** Prompt **
Copy out the items below word for word, without the pictures.

• • • • • • •

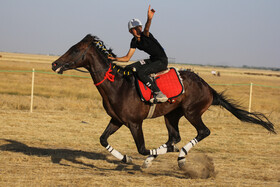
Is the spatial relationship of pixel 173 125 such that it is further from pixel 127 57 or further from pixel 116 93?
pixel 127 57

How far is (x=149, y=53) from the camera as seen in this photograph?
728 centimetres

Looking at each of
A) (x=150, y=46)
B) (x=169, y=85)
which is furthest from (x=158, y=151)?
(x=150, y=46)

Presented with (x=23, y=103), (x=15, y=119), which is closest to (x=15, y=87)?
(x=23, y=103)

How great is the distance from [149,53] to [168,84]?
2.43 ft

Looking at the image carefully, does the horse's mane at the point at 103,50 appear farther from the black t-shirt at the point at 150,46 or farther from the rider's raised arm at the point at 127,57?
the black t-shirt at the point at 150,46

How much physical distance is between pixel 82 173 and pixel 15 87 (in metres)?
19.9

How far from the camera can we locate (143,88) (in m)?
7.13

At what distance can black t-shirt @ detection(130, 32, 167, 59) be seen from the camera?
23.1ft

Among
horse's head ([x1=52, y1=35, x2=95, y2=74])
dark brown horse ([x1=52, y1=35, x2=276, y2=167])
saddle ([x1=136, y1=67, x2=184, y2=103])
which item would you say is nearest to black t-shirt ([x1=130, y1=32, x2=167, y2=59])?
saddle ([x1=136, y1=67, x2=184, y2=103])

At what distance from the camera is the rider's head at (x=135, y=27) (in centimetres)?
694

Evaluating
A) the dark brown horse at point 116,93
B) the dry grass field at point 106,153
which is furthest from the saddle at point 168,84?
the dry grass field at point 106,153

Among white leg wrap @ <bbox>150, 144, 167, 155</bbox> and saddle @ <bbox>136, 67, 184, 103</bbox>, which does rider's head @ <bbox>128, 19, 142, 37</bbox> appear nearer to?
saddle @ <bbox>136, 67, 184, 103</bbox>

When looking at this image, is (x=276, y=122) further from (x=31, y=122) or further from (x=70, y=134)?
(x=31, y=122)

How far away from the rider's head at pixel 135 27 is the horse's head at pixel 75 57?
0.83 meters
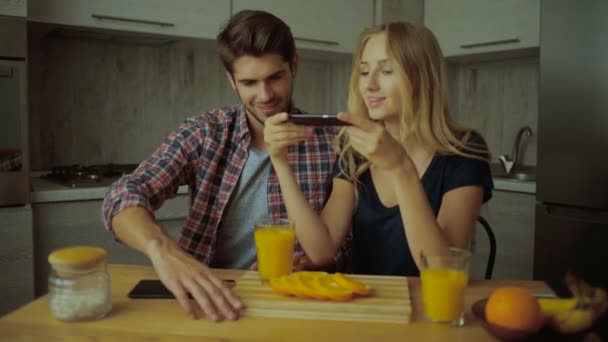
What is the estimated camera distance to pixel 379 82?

• • • • • • •

** Task result **
Is the spatial relationship of pixel 173 125 such that it is further from pixel 127 57 or further from pixel 116 93?
pixel 127 57

How far is (x=149, y=53) from the camera as seen in this photograph?
728 centimetres

Looking at each of
A) (x=150, y=46)
B) (x=169, y=85)
which is furthest from (x=158, y=151)?
(x=150, y=46)

Presented with (x=23, y=103), (x=15, y=119), which is closest to (x=15, y=87)?
(x=23, y=103)

How great is the distance from [149,53] to [168,84]?
2.43 ft

Looking at the image carefully, does the horse's mane at the point at 103,50 appear farther from the black t-shirt at the point at 150,46 or farther from the rider's raised arm at the point at 127,57?
the black t-shirt at the point at 150,46

How much physical distance is between pixel 82 173 and pixel 15 87 (in metres)?
19.9

How far from the camera can we locate (143,88) (in m)?
7.13

At what distance can black t-shirt @ detection(130, 32, 167, 59) be seen from the camera?
23.1ft

Among
horse's head ([x1=52, y1=35, x2=95, y2=74])
dark brown horse ([x1=52, y1=35, x2=276, y2=167])
saddle ([x1=136, y1=67, x2=184, y2=103])
which item would you say is nearest to black t-shirt ([x1=130, y1=32, x2=167, y2=59])?
saddle ([x1=136, y1=67, x2=184, y2=103])

At what distance from the camera is the rider's head at (x=135, y=27) (in centimetres)?
694

Evaluating
A) the dark brown horse at point 116,93
B) the dry grass field at point 106,153
which is furthest from the saddle at point 168,84?
the dry grass field at point 106,153

Among white leg wrap @ <bbox>150, 144, 167, 155</bbox> and saddle @ <bbox>136, 67, 184, 103</bbox>, which does rider's head @ <bbox>128, 19, 142, 37</bbox> appear nearer to?
saddle @ <bbox>136, 67, 184, 103</bbox>

When looking at this image, is (x=276, y=122) further from (x=31, y=122) or further from (x=70, y=134)?
(x=31, y=122)

How far away from the rider's head at pixel 135 27 is the horse's head at pixel 75 57?
0.83 meters
What is the estimated camera distance to pixel 379 82?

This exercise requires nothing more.